KUTIPAN TEKS
################
Aturan Pembebasan Lahan
PERATURAN MENTERI DALAM NEGERI
NOMOR 15 TAHUN 1975
TENTANG
KETENTUAN-KETENTUAN MENGENAI TATA CARA
PEMBEBASAN TANAH
Mengingat:
1. Undang-Undang No. 5 tahun 1960
(Lembaran Negara 1960-104);
2. Peraturan Menteri Dalam Negeri No. 6
tahun 1972;
3. Peraturan Menteri Dalam Negeri No. 5
tahun 1973.
BAB I. KETENTUAN UMUM
Pas. 1. (1) Yang dimaksud dengan
Pembebasan tanah ialah melepaskan hubungan hukum yang
semula terdapat di antara pemegang
hak/penguasa atas tanahnya dengan cara memberikan ganti rugi.
(2) Panitia Pembebasan Tanah adalah
suatu Panitia yang bertugas melakukan pemeriksaan/penelitian dan penetapan
ganti rugi dalam rangka pembebasan sesuatu hak atas tanah dengan atau tanpa
bangunan/tanaman tumbuh di atasnya, yang pembentukannya ditetapkan oleh Gubernur
Kepala Daerah untuk masing-masing
Kabupaten /Kotamadya dalam suatu
wilayah Propinsi yang bersangkutan.
(3) Dalam melaksanakan tugasnya,
Panitia Pembebasan Tanah berpedoman kepada peraturan-peraturan yang berlaku
berdasarkan azas musyawarah dan harga umum setempat.
(4) Harga umum setempat adalah harga
dasar yang ditetapkan secara berkala oleh suatu
Panitia dimaksud dalam Peraturan
Menteri Dalam Negeri No. 1 tahun 1975 untuk sesuatu daerah menurut jenis
penggunaannya.
(5) Tanah-tanah yang dibebaskan dengan
mendapatkan ganti rugi dapat berupa:
a. tanah-tanah yang telah mempunyai
sesuatu hak berdasarkan Undang-Undang No. 5 tahun 1960.
b. tanah-tanah dari masyarakat hukum
adat.
(6) Dalam penetapan ganti rugi sebagai
dimaksud dalam ayat (5) di atas termasuk pula tanaman-tanaman dan
bangunan-bangunan yang berada di atas tanah tersebut.
BAB II. PEMBEBASAN TANAH UNTUK
KEPERLUAN PEMERINTAH
Bagian 1. Susunan Dan Tugas Panitia
Pembebasan Tanah
Pasal 2.
################
KUTIPAN SUMBER

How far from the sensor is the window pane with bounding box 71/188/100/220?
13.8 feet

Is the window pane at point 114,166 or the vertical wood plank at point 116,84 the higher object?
################
DAFTAR TUGAS
A. Alihkan kalimat dari peraturan pembebasan tanah ini ke dalam bahasa Inggris: "Harga umum setempat adalah harga dasar yang ditetapkan secara berkala oleh suatu Panitia dimaksud dalam Peraturan Menteri Dalam Negeri No. 1 tahun 1975 untuk sesuatu daerah menurut jenis penggunaannya."
B. Sambung peraturan pembebasan tanah ini mulai dari baris terakhir yang tertera.

KUMPULAN JAWABAN
A. The local general price is the base price set periodically by a Committee referred to in Minister of Home Affairs Regulation No. 1 of 1975 for a given area according to its type of use.

B.
(1) Susunan keanggotaan Panitia
Pembebasan Tanah terdiri dari Unsura. Kepala Sub Direktorat Agraria
Kabupaten/Kotamadya sebagai Ketua merangkap anggota.
b. Seorang pejabat dari Kantor
Pemerintah Daerah Tingkat 11 yang ditunjuk oleh Bupati/Walikotamadya Kepala
Daerah yang bersangkutan sebagai anggota.
c. Kepala Kantor IPEDA/IREDA atau
pejabat yang ditunjuk sebagai anggota.
d. Seorang pejabat yang ditunjuk oleh
instansi yang memerlukan tanah tersebut sebagai anggota.
e. Kepala Dinas Pekerjaan Umum Daerah
Tingkat II atau pejabat yang ditunjuknya apabila mengenai tanah bangunan
dan/atau Kepala Dinas Pertanian Daerah Tingkat II atau pejabat yang ditunjuknya
jika mengenai tanah pertanian sebagai anggota.
f. Kepala Kecamatan yang bersangkutan
sebagai anggota.
g. Kepala Desa atau yang dipersamakan
dengan itu sebagai anggota.
h. Seorang pejabat dari Kantor Sub
Direktorat Agraria Kabupaten/Kotamadya yang ditunjuk oleh Kepala Sub Direktorat
Agraria Kabupaten/Kotamadya yang bersangkutan sebagai Sekretaris bukan anggota.
(2) Dalam hal-hal tertentu
Bupati/Walikotamadya Kepala Daerah Tingkat II dapat mengetuai sendiri Panitia
tersebut dalam ayat (1) di atas.
(3) Gubernur Kepala Daerah dapat
menambah anggota Panitia Pembebasan Tanah, apabila temyata untuk menyelesaikan
pembebasan tanah ini diperlukan seorang ahli.
(4) Gubernur Kepala Daerah dapat
membentuk Panitia Pembebasan Tanah Tingkat Propinsi dengan susunan keanggotaan
dari instansi-instansi seperti dimaksud dalam ayat (1) di atas, sepanjang tanah
yang dibebaskan itu terletak di wilayah beberapa Kabupaten/Kotamadya atau jika menyangkut
proyek-proyek khusus.
Pasal 3.
Tugas Panitia sebagai dimaksud dalam
pasal 2 adalah:
a. mengadakan inventarisasi serta
penelitian setempat terhadap keadaan tanahnya, tanam tumbuh dan
bangunan-bangunan;
b. mengadakan perundingan dengan para
pemegang hak atas tanah dan bangunan/tanaman;
c. menaksir besarnya ganti rugi yang
akan dibayarkan kepada yang berhak;
d. membuat berita acara pembebasan
tanah disertai fatwa/pertimbangannya;
e. menyaksikan pelaksanaan pembayaran
ganti rugi kepada yang berhak atas tanah Bangunan/tanaman tersebut.
Bagian 2. Acara Pembebasan Tanah
Pasal 4.
(1) Panitia Pembebasan Tanah seperti
dimaksud dalam pasal 2, bekerja atas permintaan instansi yang memerlukan tanah.
(2) Instansi yang memerlukan tanah
harus mengajukan permohonan pembebasan hak atas
tanah kepada Gubernur Kepala Daerah
atau pejabat yang ditunjuknya, dengan mengemukakan maksud dan tujuan penggunaan
tanahnya.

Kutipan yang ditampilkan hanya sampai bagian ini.